**Instructions to follow**
Can you retype only the lines from the one with "How large is" through the final line of the material, exactly as given?
◆ ◆ ◆ ◆ ◆
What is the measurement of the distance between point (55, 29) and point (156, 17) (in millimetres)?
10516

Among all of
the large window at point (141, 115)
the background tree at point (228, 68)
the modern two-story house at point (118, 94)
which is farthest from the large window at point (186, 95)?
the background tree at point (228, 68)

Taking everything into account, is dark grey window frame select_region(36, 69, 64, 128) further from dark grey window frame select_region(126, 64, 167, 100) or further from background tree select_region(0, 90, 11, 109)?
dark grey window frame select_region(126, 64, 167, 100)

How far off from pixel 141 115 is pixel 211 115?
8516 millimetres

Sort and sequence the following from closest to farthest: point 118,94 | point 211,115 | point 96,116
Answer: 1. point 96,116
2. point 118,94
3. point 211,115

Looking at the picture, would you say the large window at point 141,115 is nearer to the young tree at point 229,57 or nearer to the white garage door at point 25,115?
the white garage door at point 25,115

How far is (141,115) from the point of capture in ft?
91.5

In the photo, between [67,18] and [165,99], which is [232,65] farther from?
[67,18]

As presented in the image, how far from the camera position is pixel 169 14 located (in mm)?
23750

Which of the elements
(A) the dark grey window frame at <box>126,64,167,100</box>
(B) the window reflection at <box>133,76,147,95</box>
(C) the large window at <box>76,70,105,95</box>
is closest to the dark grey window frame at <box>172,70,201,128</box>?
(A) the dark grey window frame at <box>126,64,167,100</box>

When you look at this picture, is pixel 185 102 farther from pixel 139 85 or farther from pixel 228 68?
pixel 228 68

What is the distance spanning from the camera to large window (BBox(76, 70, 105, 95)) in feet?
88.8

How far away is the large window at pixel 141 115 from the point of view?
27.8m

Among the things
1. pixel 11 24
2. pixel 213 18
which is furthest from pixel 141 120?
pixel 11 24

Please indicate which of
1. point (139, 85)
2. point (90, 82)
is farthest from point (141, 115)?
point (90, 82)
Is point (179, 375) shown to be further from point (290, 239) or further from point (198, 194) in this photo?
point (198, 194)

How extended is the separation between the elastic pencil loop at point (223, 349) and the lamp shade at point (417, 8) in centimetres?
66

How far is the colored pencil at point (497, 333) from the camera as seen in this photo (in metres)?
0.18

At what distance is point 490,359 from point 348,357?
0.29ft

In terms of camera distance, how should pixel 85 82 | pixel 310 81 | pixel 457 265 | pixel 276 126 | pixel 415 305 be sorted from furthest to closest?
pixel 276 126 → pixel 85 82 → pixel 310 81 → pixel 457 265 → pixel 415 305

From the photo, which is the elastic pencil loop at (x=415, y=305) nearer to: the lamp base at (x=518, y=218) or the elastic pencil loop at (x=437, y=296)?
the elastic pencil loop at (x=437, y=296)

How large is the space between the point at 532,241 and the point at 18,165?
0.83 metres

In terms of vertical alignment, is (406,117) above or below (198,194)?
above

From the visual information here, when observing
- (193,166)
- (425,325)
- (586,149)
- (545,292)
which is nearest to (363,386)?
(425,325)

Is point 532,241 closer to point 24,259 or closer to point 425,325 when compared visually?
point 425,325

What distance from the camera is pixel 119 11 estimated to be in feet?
◆ ◆ ◆ ◆ ◆
**Task answer**
How large is the space between the point at 532,241 and the point at 18,165?
0.83 metres

In terms of vertical alignment, is (406,117) above or below (198,194)?
above

From the visual information here, when observing
- (193,166)
- (425,325)
- (586,149)
- (545,292)
which is nearest to (363,386)?
(425,325)

Is point 532,241 closer to point 24,259 or closer to point 425,325 when compared visually?
point 425,325

What distance from the camera is pixel 119 11 estimated to be in feet?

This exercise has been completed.